2. A la vérité, le célèbre et pieux M. La Fléchère a écrit quelque chose de ce genre dans son TRAITÉ SUR LES DIFFÉRENTES DISPENSATIONS DE LA GRÂCE DE DIEU. Il remarque, dans ce traité, qu’il y a quatre dispensations, qui se distinguent l’une de l’autre par le degré de lumière que Dieu accorde à ceux qui sont placés sous elles : un petit degré de lumière est accordé à ceux qui sont placés sous la dispensation païenne, lesquels croyaient en général qu’il y a un Dieu qui récompense ceux qui le cherchent avec zèle. Un plus grand degré de lumière était accordé à la nation juive, en tant que les oracles de Dieu, ces grandes sources de lumières, — leur avaient été confiés. Aussi plusieurs d’entre eux avaient des vues claires et élevées de Dieu et de ses perfections, de leur devoir envers leur Créateur et leur prochain, et même de cette grande promesse : la semence de la femme brisera la tête du serpent, faite à nos premiers parents, et transmise par eux à leur postérité.
3. Mais la dispensation de Jean-Baptiste était encore plus parfaite que les dispensations juive et païenne ; une lumière plus pure lui avait été accordée : il lui fut donné de voir l’agneau de Dieu qui ôte les péchés du monde. Le Seigneur affirme aussi qu’entre ceux qui sont nés de femme il n’en avait été suscité, avant ce temps-là, aucun plus grand que Jean-Baptiste ; et cependant il nous informe que celui qui est le moindre dans le royaume des cieux, — la dispensation chrétienne, — est plus grand que lui.
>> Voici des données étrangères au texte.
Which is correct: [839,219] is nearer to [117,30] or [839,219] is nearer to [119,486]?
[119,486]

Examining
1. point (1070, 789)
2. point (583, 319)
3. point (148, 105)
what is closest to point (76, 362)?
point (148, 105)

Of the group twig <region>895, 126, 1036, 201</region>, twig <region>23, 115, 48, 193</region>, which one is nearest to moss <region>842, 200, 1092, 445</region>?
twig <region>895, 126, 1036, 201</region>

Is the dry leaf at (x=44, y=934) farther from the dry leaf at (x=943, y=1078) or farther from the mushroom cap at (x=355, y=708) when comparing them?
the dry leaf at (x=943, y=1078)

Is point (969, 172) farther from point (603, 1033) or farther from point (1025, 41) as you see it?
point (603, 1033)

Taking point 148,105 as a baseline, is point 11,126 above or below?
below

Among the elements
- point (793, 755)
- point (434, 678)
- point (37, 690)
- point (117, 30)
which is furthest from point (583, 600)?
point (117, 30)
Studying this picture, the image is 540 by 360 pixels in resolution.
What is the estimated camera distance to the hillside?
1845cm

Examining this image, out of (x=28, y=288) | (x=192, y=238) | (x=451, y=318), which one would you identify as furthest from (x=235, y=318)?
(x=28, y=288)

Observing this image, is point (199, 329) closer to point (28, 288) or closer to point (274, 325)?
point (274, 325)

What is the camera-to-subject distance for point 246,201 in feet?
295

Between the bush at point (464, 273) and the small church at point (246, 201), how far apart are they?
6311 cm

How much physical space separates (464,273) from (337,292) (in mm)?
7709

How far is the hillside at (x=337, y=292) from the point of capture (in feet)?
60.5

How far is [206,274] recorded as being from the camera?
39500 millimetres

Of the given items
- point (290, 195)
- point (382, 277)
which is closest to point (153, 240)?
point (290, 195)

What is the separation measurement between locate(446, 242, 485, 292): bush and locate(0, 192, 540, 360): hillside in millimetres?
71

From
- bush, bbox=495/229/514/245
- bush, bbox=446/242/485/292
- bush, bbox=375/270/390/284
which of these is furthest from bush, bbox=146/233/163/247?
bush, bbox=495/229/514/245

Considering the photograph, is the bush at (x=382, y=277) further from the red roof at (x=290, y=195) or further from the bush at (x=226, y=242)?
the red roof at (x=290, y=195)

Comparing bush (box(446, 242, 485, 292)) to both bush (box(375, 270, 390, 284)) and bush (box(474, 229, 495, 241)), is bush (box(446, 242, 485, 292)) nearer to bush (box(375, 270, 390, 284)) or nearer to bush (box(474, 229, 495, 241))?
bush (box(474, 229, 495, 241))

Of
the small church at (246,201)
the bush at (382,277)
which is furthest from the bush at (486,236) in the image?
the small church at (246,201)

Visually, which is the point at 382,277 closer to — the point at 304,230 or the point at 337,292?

La Fléchère entend par un homme qui est placé sous la dispensation chrétienne, un homme qui a reçu l’Esprit d’adoption, qui a le témoignage de l’Esprit divin qu’il est un enfant de Dieu.
Afin d’expliquer plus au long ce sujet, je m’efforcerai premièrement, d’indiquer les différentes espèces de foi ; et secondement, je tirerai quelques conséquences pratiques.
I.
En premier lieu, j’ai à indiquer les différentes espèces de foi. Or, il serait facile de les réduire à un petit nombre d’espèces, ou de les diviser en un plus grand nombre, mais il ne me paraît pas que ce fut d’une grande utilité.
1. La plus faible foi, si c’est une foi, est celle du matérialiste, un homme qui, comme Lord Kames, croit qu’il n’y a dans l’univers que de la matière : j’ai dit si c’est une foi, car à proprement ce n’en est pas une : ce n’est pas une démonstration de Dieu, puisqu’il ne croit pas qu’un tel être existe ; et ce n’est pas une démonstration des choses invisibles, puisqu’il en nie l’existence. Car, si par pudeur, il reconnaît qu’il y a un Dieu, toujours le fait-il matériel : une de ses maximes c’est que tout ce que l’on voit, est Dieu. —Un Dieu visible, tangible ? quelle théologie ! quel non sens !
2. La deuxième espèce de foi, si vous en reconnaissez une au matérialiste, c’est la foi du déiste, lequel croit à un Dieu distinct de la matière, sans croire la Bible. — On peut distinguer les déistes en deux classes : les premiers ne sont que des brutes à forme humaine, tout à fait sous l’empire des plus viles passions ; les seconds, à plusieurs égards, sont des créatures raisonnables, quoique malheureusement elles soient prévenues contre le christianisme. La plupart de ceux-ci croient à l’existence et aux attributs de Dieu ; ils croient encore que Dieu a créé et qu’il gouverne le monde, — que l’âme ne périt point avec le corps et qu’elle restera toujours dans un état de misère ou de félicité.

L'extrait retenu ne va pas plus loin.